Complete the following:
A - Decide whether each statement agrees with the mud crab farming text below, answering yes or no and quoting the deciding words: (i) mud crabs thrive in salinities from 10 to 25ppt; (ii) the facility transports seawater to its storage facilities; (iii) the facility is about 70-80km from the coast.
B - Please answer these questions from the mud crab farming text below, one answer a line, marked as the questions are.
(i) Near what must traditional farms be located?
(ii) What practice maintains water quality at traditional farms?
(iii) On what three things does the ideal method of sourcing seawater depend?
C - Resume the mud crab farming text below, starting after its final sentence and keeping to its subject; disregard the data that follows it.

Extract provided:
========
Mud Crab farming (Scylla spp) with Recirculating Aquaculture Systems
Mud Crabs (Scylla spp) are considered as a brackish water species, where they thrive in salinities from 10-25ppt. Traditional farms must be located near the brackish water sources, where the tidal exchange is practiced in maintaining water quality. However, due to challenges faced in the traditional pond systems and supply chains. Many have chosen to use recirculation aquaculture systems (RAS) to overcome these constraints.
The first challenge in operating a farm away from the coast is finding a reliable source of seawater. Some operators prefer transporting seawater to their storage facilities. Other operators prefer to use commercially available sea-salt and dissolving them with the municipal water supply. The ideal method will depend on logistics, price of salt, and storage cost. For our recirculation aquaculture systems (RAS) facility, we have adopted the latter approach as we are about 70-80km away from the coast with low water usage. Hence, it is optimal to use sea salt and mixing it with the municipal water supply to achieve the target salinity.
========
Provided material:
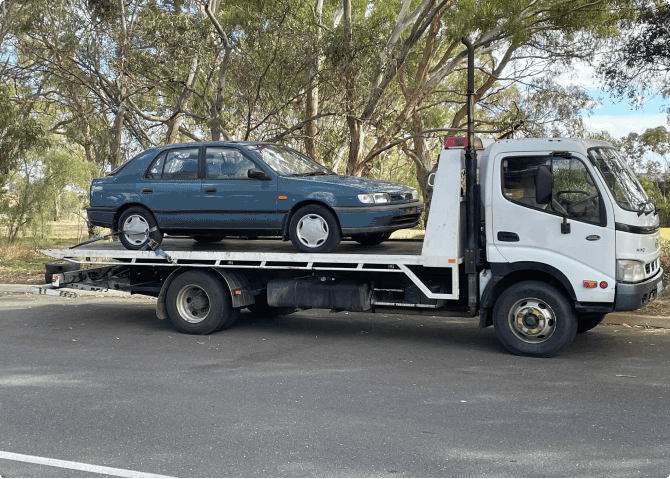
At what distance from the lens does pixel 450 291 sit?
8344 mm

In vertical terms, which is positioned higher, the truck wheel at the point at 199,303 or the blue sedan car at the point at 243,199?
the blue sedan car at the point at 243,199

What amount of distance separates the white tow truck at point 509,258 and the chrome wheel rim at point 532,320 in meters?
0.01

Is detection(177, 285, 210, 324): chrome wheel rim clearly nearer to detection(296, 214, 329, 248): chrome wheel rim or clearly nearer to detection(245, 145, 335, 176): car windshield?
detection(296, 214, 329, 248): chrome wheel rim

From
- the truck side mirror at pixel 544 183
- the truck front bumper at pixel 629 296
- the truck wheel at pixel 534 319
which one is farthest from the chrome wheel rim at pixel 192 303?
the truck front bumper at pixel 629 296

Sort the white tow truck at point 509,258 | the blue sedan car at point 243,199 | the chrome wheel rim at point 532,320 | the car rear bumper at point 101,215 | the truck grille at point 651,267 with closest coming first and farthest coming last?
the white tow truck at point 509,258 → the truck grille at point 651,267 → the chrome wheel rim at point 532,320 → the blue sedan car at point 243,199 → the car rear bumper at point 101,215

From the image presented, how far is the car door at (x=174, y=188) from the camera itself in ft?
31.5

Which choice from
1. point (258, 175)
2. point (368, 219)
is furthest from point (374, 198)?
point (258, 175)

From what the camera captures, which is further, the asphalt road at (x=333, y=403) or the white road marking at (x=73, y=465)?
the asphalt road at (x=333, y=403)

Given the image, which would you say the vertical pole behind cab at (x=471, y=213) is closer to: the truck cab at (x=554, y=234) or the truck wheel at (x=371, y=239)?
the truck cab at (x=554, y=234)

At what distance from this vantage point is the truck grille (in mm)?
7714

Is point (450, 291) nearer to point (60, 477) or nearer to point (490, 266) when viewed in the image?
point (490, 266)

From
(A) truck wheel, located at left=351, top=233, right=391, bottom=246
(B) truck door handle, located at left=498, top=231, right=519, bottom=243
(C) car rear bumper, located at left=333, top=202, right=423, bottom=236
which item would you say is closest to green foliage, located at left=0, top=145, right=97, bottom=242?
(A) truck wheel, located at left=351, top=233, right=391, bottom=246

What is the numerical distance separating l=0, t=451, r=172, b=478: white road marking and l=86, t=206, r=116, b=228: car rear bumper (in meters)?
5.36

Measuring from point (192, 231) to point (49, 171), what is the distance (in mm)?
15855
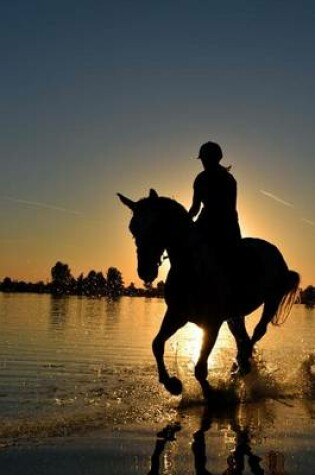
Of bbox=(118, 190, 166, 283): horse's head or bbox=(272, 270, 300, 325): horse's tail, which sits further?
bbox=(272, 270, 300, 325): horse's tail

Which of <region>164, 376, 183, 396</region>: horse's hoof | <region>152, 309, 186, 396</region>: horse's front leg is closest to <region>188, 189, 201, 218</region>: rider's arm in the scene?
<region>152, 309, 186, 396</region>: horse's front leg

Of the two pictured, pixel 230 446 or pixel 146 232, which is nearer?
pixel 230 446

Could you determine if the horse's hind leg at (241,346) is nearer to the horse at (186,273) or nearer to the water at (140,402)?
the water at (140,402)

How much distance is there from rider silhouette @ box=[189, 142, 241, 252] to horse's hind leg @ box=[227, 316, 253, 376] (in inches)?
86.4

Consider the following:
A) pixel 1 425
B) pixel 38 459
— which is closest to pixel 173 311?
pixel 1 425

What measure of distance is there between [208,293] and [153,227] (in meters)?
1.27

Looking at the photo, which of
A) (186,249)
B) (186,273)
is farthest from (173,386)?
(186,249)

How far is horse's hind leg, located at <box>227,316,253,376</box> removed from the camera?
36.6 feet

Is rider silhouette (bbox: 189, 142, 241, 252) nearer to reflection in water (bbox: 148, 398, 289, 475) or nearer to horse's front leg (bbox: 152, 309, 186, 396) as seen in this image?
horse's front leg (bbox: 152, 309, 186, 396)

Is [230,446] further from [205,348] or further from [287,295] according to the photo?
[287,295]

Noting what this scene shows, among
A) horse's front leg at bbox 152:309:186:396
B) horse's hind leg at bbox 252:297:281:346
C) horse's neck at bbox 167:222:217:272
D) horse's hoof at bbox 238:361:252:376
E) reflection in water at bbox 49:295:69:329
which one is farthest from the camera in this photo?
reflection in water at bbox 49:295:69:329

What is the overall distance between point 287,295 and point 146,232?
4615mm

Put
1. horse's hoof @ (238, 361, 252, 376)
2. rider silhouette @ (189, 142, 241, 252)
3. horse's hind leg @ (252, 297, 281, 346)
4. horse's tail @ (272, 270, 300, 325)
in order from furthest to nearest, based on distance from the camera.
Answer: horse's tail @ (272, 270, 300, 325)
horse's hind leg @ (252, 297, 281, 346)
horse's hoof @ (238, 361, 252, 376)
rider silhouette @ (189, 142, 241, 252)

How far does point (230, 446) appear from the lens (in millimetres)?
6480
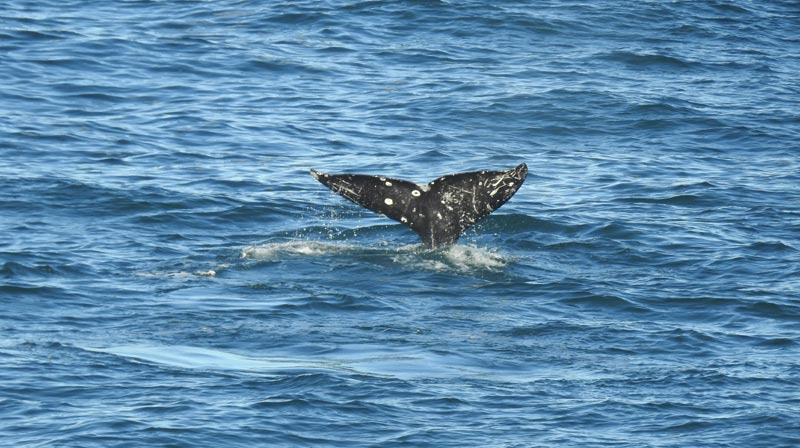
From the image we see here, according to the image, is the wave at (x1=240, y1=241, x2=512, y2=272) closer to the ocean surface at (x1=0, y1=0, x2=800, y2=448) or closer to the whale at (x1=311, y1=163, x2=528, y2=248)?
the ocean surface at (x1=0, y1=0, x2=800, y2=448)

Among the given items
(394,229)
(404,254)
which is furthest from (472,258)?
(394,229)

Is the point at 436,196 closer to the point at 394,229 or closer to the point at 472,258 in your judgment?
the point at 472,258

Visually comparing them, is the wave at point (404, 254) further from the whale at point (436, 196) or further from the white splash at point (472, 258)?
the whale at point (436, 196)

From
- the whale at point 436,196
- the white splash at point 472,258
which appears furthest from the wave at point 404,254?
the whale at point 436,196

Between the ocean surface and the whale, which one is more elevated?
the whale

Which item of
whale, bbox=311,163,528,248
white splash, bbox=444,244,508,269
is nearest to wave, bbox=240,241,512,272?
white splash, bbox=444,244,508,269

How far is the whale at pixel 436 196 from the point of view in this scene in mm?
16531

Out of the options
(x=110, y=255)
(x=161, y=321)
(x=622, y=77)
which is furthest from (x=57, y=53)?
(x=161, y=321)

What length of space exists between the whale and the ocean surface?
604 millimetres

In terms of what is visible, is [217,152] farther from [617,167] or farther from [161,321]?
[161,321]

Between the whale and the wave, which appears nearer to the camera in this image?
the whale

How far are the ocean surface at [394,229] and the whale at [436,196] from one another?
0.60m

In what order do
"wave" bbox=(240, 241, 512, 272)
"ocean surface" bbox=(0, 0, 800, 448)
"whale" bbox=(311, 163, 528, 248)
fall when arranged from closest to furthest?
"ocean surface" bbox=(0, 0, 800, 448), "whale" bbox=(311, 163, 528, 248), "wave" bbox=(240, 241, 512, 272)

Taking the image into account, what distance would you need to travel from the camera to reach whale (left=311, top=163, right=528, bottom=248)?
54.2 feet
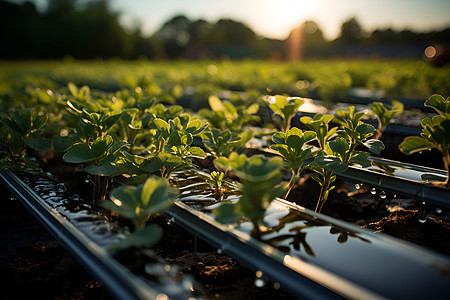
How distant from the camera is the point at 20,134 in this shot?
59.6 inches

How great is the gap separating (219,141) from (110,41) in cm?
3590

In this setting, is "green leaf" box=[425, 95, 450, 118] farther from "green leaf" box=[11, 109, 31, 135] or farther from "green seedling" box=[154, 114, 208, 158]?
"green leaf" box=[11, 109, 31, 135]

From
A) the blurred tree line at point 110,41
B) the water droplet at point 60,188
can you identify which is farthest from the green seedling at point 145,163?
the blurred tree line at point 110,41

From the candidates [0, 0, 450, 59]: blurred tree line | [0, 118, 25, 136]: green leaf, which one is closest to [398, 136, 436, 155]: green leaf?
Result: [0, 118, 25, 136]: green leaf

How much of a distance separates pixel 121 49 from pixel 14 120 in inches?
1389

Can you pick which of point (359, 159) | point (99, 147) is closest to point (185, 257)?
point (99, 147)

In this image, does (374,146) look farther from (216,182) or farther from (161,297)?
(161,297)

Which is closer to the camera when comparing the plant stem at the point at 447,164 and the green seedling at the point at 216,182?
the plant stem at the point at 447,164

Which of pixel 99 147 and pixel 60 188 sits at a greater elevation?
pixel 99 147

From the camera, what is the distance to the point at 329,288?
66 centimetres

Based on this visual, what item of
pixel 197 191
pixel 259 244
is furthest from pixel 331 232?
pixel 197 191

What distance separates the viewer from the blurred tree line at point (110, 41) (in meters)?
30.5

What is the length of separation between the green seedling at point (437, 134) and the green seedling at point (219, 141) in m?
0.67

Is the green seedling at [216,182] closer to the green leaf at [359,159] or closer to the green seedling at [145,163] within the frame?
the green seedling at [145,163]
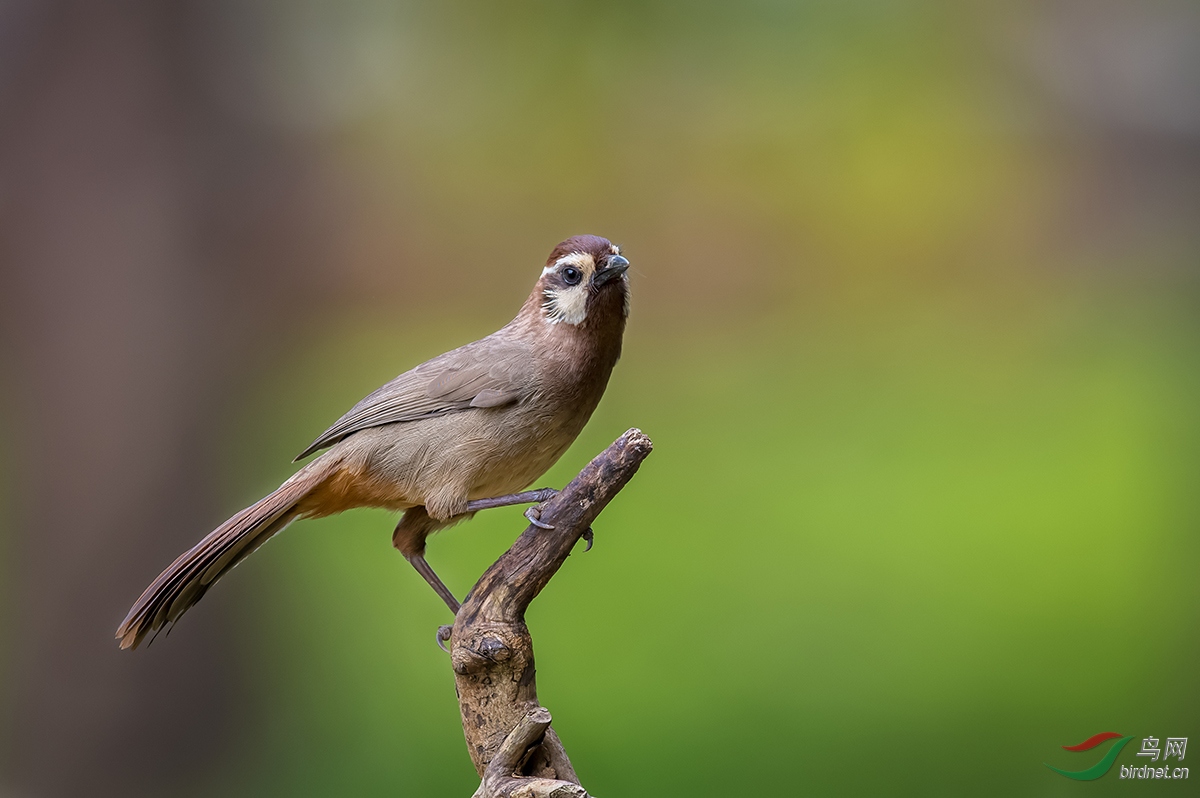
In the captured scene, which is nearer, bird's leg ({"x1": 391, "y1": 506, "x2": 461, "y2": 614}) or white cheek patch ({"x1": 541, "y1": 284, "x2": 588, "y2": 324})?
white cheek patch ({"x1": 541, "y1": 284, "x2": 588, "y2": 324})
========
Answers for the tasks:
A -
(i) Yes: "they thrive in salinities from 10-25ppt"
(ii) No: "it is optimal to use sea salt and mixing it with the municipal water supply to achieve the target salinity"
(iii) Yes: "we are about 70-80km away from the coast"

B -
(i) The brackish water sources
(ii) Tidal exchange
(iii) Logistics, price of salt, and storage cost

C -
Without human intervention, the quality of culture water tends to deteriorate over time due to feeding. Like any metabolic activity, the cultured species produce wastes in the form of ammonia that accumulates in the culture water. In traditional ponds, these accumulated wastes are expelled from the ponds via tidal exchanges. Upon the rising tide, clean water is introduced into the ponds thus displacing the ammonia contaminated culture water. Hence, this restricts the culture of marine species at areas without direct access to seawater. With recent advances in wastewater treatment, recirculation aquaculture systems have enabled the recycling of the cultured water a possibility. This eliminates the need for water replacement and hence removing the location barrier. This reduces the operating cost by reducing transportation and salt usage but requires more upfront capital for the recirculation aquaculture systems (RAS).
It is important to note that recirculation aquaculture systems (RAS) are also applied for farms located in coastal regions where the quality of seawater is not consistent. Excessive rainfall might dilute brackish water that is used for culture, resulting in huge mortalities as culture species struggle to survive in freshwater condition. Some operators have incorporated a hybrid system, where the culture water is recirculated if the quality of the seawater source is less than ideal. Apart from hedging against fluctuation in water parameters, the oyster industry also uses recirculating aquaculture systems to hedge against red tides.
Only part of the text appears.